Walgreens did not return a phone call Wednesday or Thursday. It operates 6,783 drugstores in 49 states, the District of Columbia and Puerto Rico and plans to open 495 stores in 2009, according to its Web site. In 2008, it opened 629 new stores. Its expansion is concentrated in California and the Northeast.

Richard Monks, senior editor of Chain Drug Review, a New York City-based trade publication, said both chains are slowing new store openings slightly but still competing with each other and supermarket pharmacies.

Walgreens and CVS tend to expand in the same regions, he said, and it makes sense that CVS is expanding in Nebraska, as it tries to fill gaps between the coasts.

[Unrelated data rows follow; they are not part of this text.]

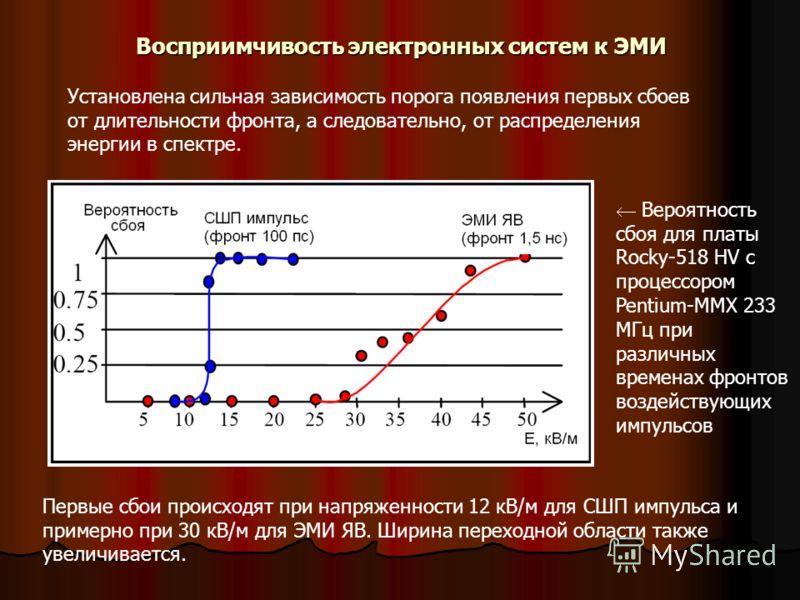 Восприимчивость электронных систем к ЭМИ Установлена сильная зависимость порога появления первых сбоев от длительности фронта, а следовательно, от распределения энергии в спектре. Вероятность сбоя для платы Rocky-518 HV с процессором Pentium-MMX 233
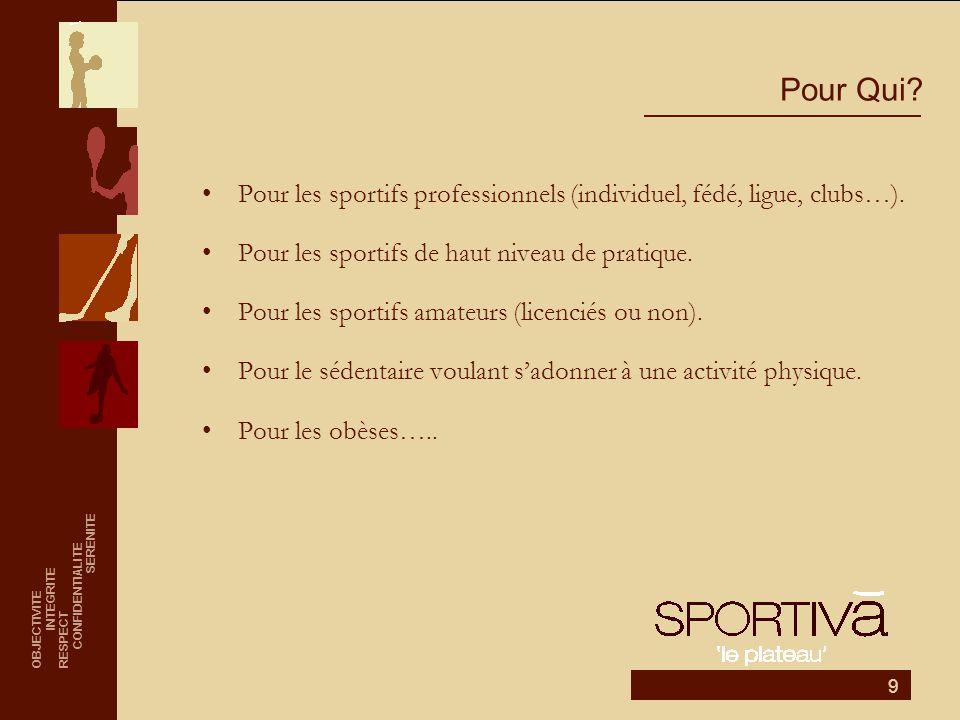 9 Pour Qui? •Pour les sportifs professionnels (individuel, fédé, ligue, clubs…). •Pour les sportifs de haut niveau de pratique. •Pour les sportifs ama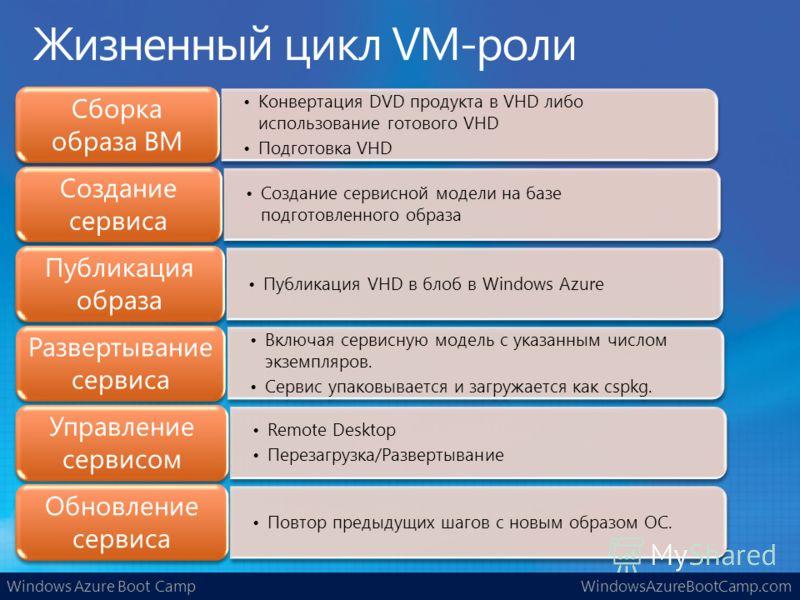Windows Azure Boot CampWindowsAzureBootCamp.com Конвертация DVD продукта в VHD либо использование готового VHD Подготовка VHD Сборка образа ВМ Создание сервисной модели на базе подготовленного образа Создание сервиса Публикация VHD в блоб в Windows A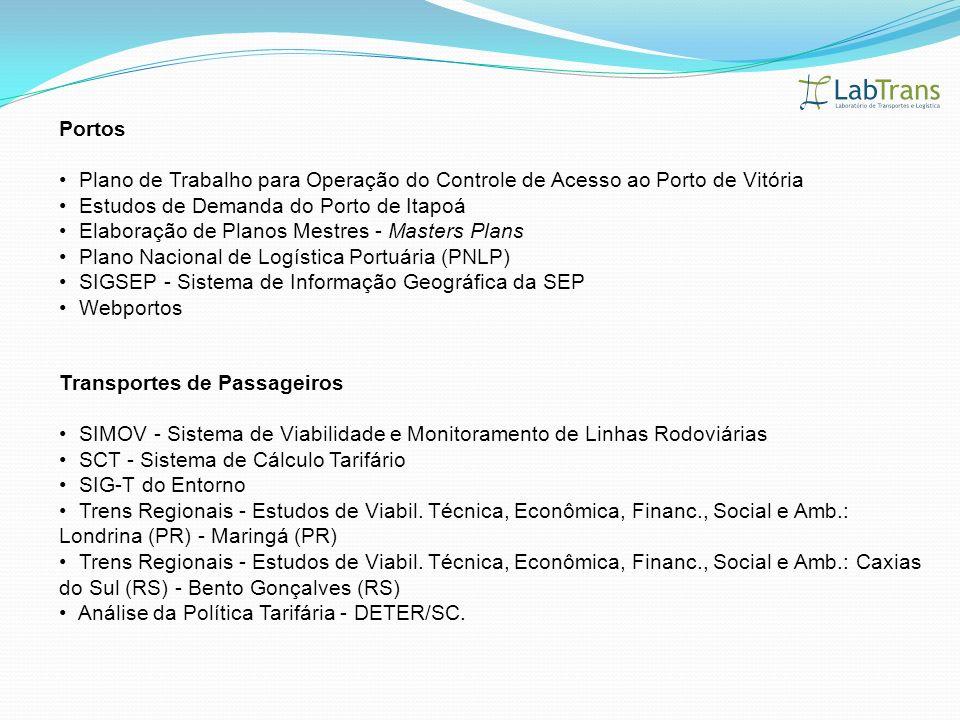 Portos Plano de Trabalho para Operação do Controle de Acesso ao Porto de Vitória. Estudos de Demanda do Porto de Itapoá.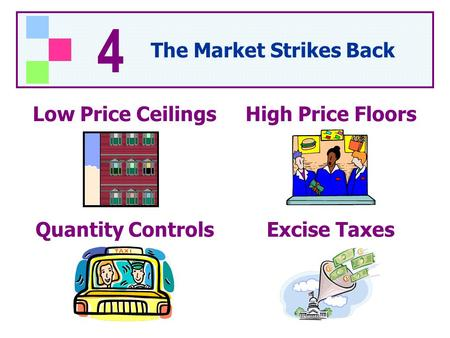 4 The Market Strikes Back Low Price CeilingsHigh Price Floors Quantity ControlsExcise Taxes.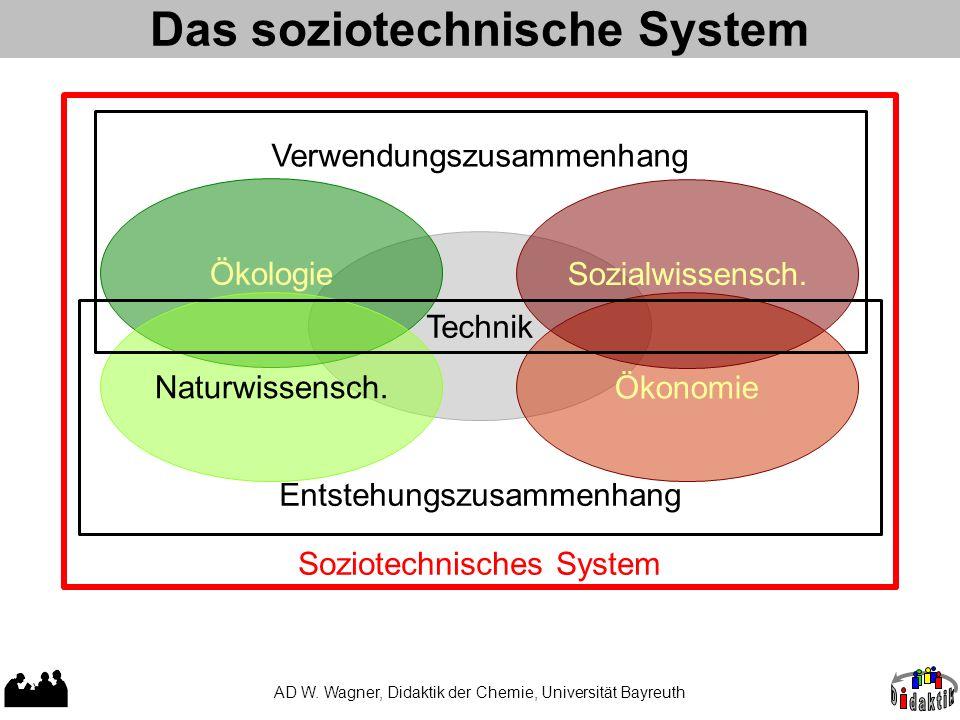Das soziotechnische System AD W.
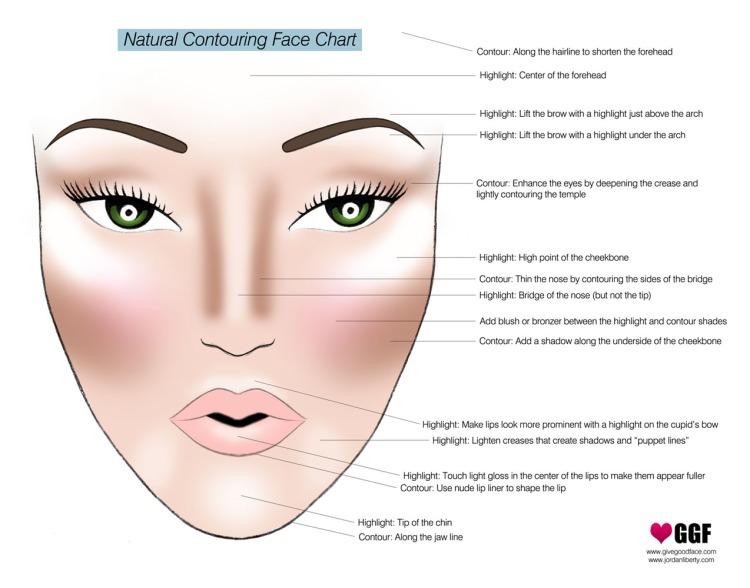 makeup_contouring_chart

"They are trying to go head to head with Walgreens wherever they can," he said.

DeAngelis said there is a perception that the chains compete by locating across the street from each other, but it's because both stores are looking for similar attributes in a store location - high visibility, high accessibility and high traffic.

"We're certainly not looking to specifically open a store near our largest competitor, and they'd probably tell you the same thing," he said.

David Kohll, pharmacist and co-owner of Kohll's Pharmacy & Homecare, which operates seven locations in the Omaha metro area, said he welcomes CVS to the market, especially if one were to open next door.

"I'm kind of excited because they generally will help me," Kohll said. "They usually take (business) from the grocery pharmacies or a big chain, or a Walgreens. But they usually send business to me because there are so many things that we do that they don't."

For example, Kohll's carries sleep apnea masks, and staff members are trained to fit them. But Kohll's doesn't develop film, so Kohll would send customers to a next-door CVS.

Especially with health care issues, pharmacists are more likely to cooperate than compete - so there is room for everybody, he said.

"We're all health care professionals in this city, and we're just trying to help the patient," Kohll said.